##### Text extract
The films that have changed our lives

From coming out after Billy Elliot to cleaning up after Bridget Jones, a poll reveals the power of movies, says Geoffrey Macnab

Audiences have a very complex and emotional and response to film. That is the
main conclusion to be drawn from a poll that has just been published by
Universal UK, asking participants from across Britain to "create their own movie
time-lines, chronicling their lives through the movies that matter the

The poll itself appears largely a gimmick. The films that the respondents are reacting to with such fervour are all Universal releases. The research seems to have been commissioned largely to help the studio flog back-catalogue DVDs. Some of the results are baffling. After more than a century of cinema and stars from Greta Garbo to Marilyn Monroe, it doesn't quite compute that the biggest "Celebrity Crush film moment (women)" in film history is Kate Beckinsale in Van Helsing. Nor does it make much sense for Colin Firth to be number one in the list of "Biggest Celebrity Crush film moment (men)" for Pride & Prejudice. (That was a TV adaptation, not a movie, even if it does remain one of Universal's most popular titles on DVD.)

Nonetheless, the research is revealing. Films, the poll underlines, can whisk us back in time. Watching them again or even just thinking about them, we can summon up intimate feelings about everything from first dates to bereavement, from appreciating friendship to getting over a midlife crisis. Films really do help us to preserve memories and identify significant milestones in our lives. They are as powerful as music in re-awakening our past selves.

Cinema is often dismissed as "escapism". The stories shared by respondents suggest that it is the reverse. Many have used films not to avoid life's problems but to confront them.

One man now in his mid-twenties talks about seeing Billy Elliot three times over a weekend as a teenager and then summoning up his courage to sit his parents down to tell them he was gay. "Watching Billy Elliot inspired me – if this young lad can do something so bold as to shake up County Durham then I could certainly do my bit."

The memory of his coming out is now inextricably linked with that of his watching Billy Elliot.

Other respondents have similar anecdotes about conducting courtships or initiating divorces with movies as the catalysts to their actions. A Glaswegian singleton who used to smoke, drink and "generally misbehave" testifies that she recognized her own grotesquerie after watching Bridget Jones's Diary. She now teaches yoga from her front room and hasn't touched alcohol in years.

One in 10 of the respondents has either quit a job or changed a career as a result of a movie. One in four has changed a hairstyle. Films have made and broken relationships.
##########
→ Task brief: Carry the article about the poll on films that changed people's lives further, starting after its final sentence.
##### Records supplied
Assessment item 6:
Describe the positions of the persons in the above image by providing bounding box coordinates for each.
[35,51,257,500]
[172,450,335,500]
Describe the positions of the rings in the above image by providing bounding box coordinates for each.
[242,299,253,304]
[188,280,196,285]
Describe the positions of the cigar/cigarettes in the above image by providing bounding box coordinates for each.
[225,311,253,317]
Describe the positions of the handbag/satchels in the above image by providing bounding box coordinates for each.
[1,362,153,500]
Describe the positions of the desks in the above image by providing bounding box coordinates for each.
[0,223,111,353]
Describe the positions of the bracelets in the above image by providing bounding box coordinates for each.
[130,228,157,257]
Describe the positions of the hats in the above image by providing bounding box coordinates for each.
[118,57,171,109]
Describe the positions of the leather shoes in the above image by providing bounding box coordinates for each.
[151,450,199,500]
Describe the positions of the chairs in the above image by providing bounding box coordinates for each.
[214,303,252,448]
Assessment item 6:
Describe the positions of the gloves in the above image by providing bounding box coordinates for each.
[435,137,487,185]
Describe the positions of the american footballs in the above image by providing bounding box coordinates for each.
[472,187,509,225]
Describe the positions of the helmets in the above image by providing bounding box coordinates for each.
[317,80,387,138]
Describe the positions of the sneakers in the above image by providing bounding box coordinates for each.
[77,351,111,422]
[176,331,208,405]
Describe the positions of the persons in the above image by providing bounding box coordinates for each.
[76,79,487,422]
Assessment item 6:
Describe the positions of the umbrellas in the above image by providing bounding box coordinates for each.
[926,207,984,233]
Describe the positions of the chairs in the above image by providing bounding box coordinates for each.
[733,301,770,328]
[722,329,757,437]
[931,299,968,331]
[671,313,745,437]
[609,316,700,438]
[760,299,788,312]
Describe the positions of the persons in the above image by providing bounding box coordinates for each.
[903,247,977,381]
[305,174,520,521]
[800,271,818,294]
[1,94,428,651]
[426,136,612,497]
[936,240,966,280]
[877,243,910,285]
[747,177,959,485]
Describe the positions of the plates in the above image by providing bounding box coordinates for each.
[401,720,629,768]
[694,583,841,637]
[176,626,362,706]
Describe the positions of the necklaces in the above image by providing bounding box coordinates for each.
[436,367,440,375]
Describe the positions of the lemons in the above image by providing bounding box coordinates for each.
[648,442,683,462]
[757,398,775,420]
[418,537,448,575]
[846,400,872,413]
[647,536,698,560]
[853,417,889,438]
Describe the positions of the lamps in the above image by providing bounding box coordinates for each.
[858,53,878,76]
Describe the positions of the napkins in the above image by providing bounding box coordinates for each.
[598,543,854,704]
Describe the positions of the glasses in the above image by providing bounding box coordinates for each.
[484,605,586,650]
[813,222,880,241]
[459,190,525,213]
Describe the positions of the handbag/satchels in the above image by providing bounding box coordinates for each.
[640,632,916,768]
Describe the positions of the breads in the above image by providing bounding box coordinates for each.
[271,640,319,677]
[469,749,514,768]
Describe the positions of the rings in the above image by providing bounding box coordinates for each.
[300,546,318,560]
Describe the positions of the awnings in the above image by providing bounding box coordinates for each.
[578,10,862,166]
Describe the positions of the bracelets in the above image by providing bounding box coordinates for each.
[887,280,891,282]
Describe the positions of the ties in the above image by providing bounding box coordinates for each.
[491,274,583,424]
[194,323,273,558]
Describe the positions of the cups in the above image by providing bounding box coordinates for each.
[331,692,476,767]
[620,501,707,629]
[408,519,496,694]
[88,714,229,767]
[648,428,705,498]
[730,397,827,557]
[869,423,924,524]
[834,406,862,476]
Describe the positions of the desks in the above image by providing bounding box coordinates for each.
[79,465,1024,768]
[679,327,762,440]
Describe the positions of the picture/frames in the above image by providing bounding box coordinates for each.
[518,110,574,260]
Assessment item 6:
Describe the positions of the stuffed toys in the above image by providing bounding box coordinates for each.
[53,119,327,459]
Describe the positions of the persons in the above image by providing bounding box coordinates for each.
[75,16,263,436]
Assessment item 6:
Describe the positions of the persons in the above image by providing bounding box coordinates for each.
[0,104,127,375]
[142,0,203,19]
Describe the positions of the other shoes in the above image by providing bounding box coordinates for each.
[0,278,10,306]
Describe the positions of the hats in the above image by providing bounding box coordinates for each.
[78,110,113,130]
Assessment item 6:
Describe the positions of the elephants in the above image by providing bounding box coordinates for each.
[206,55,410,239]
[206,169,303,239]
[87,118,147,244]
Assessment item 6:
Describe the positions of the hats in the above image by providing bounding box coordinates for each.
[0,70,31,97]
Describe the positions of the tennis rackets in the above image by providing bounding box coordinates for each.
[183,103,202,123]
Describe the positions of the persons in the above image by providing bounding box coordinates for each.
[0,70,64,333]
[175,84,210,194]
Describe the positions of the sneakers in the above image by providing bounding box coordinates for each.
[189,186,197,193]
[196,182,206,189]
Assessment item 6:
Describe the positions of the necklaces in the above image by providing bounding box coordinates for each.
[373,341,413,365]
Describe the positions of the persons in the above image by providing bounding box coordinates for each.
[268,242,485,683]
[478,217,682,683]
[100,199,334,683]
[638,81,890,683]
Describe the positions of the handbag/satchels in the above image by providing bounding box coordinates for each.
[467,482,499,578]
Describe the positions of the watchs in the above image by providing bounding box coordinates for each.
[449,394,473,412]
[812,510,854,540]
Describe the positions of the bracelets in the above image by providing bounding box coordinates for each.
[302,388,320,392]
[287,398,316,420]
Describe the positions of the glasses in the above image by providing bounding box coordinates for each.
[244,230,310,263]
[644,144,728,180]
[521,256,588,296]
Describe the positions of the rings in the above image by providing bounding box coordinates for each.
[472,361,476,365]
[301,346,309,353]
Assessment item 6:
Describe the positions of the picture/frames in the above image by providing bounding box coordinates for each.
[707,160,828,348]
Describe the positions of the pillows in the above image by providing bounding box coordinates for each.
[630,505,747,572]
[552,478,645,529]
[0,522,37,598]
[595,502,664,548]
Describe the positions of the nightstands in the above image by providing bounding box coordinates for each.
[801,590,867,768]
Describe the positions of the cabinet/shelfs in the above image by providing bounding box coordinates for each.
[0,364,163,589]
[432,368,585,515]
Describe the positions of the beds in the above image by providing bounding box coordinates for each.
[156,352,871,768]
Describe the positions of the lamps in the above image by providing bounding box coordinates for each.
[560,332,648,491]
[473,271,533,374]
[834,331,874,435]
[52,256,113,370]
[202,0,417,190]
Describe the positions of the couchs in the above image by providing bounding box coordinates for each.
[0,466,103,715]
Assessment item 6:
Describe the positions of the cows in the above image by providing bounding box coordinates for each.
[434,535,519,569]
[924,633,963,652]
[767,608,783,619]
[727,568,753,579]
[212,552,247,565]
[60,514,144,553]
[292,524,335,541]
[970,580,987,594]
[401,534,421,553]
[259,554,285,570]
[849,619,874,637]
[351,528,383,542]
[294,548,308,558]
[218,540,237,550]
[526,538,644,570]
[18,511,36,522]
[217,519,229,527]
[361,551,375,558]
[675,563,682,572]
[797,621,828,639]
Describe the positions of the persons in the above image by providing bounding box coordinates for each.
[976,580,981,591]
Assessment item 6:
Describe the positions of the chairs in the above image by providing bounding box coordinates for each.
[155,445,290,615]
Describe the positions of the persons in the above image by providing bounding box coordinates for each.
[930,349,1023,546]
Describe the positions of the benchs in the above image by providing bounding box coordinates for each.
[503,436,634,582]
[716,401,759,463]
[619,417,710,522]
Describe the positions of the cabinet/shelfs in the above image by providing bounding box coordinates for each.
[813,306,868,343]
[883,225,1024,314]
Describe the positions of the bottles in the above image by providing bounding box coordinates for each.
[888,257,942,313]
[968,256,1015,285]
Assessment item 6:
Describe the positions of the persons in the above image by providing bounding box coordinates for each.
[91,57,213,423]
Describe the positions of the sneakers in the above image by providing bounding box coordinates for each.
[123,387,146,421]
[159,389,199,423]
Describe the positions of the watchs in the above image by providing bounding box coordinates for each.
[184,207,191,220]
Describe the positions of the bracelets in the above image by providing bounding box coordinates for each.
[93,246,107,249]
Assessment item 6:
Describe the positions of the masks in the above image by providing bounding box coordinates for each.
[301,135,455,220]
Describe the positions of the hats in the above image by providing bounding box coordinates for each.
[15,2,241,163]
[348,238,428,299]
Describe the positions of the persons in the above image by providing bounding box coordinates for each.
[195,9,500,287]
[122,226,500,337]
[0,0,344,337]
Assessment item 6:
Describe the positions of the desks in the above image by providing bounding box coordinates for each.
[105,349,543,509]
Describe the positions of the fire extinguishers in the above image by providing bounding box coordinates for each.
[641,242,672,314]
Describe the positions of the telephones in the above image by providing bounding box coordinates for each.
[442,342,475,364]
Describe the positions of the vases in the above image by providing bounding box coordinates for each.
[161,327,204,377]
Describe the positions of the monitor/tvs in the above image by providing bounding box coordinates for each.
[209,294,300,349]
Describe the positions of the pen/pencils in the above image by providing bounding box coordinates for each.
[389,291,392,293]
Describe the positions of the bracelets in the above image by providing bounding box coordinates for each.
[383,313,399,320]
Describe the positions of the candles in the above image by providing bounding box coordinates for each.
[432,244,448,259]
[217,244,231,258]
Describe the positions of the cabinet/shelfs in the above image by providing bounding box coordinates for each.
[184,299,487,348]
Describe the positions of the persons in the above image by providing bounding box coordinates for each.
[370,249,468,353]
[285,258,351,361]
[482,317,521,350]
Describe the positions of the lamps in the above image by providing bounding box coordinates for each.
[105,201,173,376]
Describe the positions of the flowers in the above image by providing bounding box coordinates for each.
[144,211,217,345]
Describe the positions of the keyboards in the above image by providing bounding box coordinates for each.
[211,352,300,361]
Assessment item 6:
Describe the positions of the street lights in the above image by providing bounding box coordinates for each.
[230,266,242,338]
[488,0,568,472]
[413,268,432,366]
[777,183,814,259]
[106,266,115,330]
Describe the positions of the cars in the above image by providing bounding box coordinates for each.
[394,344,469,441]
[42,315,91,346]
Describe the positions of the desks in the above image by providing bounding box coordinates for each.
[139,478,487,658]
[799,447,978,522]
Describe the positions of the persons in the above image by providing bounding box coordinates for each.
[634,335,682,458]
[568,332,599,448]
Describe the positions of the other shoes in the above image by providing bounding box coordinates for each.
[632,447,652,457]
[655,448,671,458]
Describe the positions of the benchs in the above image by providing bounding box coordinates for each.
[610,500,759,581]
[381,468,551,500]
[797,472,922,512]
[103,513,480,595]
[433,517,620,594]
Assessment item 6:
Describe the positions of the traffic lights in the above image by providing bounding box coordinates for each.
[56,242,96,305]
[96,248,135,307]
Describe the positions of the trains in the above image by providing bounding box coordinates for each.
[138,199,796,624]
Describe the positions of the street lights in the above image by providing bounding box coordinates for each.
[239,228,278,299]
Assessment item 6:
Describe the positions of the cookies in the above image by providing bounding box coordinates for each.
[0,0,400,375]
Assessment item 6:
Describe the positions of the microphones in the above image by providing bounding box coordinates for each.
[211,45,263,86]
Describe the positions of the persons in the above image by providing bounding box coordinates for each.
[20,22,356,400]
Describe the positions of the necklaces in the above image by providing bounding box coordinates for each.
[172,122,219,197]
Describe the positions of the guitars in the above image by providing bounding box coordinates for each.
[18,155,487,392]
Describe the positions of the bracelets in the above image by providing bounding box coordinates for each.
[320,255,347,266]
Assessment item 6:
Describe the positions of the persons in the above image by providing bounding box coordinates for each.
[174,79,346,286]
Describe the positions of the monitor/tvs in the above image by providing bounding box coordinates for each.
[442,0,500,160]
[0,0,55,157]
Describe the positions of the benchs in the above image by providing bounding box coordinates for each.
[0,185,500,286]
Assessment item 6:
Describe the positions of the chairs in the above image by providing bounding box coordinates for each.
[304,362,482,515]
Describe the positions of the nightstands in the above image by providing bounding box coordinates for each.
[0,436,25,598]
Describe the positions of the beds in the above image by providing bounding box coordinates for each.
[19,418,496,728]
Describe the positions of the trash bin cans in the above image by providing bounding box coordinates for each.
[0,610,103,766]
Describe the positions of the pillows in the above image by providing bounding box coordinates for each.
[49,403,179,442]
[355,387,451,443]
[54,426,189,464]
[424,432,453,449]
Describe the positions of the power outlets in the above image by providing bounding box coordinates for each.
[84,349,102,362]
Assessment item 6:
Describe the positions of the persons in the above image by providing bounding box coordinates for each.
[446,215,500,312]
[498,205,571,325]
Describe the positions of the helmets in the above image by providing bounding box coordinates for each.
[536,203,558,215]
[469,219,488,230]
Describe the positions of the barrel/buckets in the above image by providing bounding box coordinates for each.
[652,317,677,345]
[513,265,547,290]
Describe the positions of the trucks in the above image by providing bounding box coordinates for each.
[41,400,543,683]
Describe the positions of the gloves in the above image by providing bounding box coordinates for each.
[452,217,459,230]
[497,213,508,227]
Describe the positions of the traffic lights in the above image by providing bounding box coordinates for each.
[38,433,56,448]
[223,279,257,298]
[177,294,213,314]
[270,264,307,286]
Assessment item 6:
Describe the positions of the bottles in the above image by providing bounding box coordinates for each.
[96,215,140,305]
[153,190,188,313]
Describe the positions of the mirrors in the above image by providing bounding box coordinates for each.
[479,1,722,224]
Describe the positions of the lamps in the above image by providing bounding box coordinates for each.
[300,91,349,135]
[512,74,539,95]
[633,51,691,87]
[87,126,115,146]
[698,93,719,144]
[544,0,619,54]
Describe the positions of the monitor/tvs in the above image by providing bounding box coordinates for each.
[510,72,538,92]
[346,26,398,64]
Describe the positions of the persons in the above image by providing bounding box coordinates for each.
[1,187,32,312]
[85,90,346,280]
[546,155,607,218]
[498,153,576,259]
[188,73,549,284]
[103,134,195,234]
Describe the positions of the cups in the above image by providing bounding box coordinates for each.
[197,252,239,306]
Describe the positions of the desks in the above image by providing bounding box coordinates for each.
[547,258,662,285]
##########
→ Written reply:
Our vivid memories of our favourite films are almost invariably coloured by the circumstances in which we watched them. The reason so many cherish Frank Capra's It's a Wonderful Life is that they remember watching it with their own families. When they see it again, what comes back isn't just Clarence the Angel or a suicidal James Stewart struggling to keep afloat in small-town America or even the famous line, "no man is a failure who has friends".

Equally powerful are the memories of their mothers or fathers – maybe now long since dead – sitting alongside them and reacting as emotionally as they did to what was on screen. Time has passed but the films themselves haven't changed at all. That makes them all the more effective as a gateway into the past.

Wim Wenders' Kings of the Road (1976) has the famous line that "the yanks have colonized our subconscious". Judging by Universal's poll, this is a process that is still going on. The dark side to the new survey of "movie memories" is all the films that have been forgotten.

When you read the results of the survey, it begins to seem as if film history has shrunk and all that is left are Working Title romcoms, E.T., Jaws and The Breakfast Club. Foreign-language cinema doesn't feature. Nor do silent movies. It's a Wonderful Life (1946) is the oldest film on the list by some distance followed by Psycho (1960) but these aren't films that we have to struggle very hard to remember. They are re-released and shown on TV so often that they exist in a permanent present. We don't need to dig very deep to retrieve them.

The most powerful memories are involuntary ones. The Universal poll doesn't give us anything to match the uncanny effect of that famous moment in Remembrance of Things Past when the narrator dunks a morsel of cake in his tea, a shudder runs through him and an old, dead moment is suddenly brought back to life. It would be ridiculous to expect a poll run by a US studio trying to sell Hugh Grant DVDs to acknowledge Marcel Proust. Even so, you can't help but wish that the research had been a little more probing and that it had tried to understand the different ways in which film unlocks memory.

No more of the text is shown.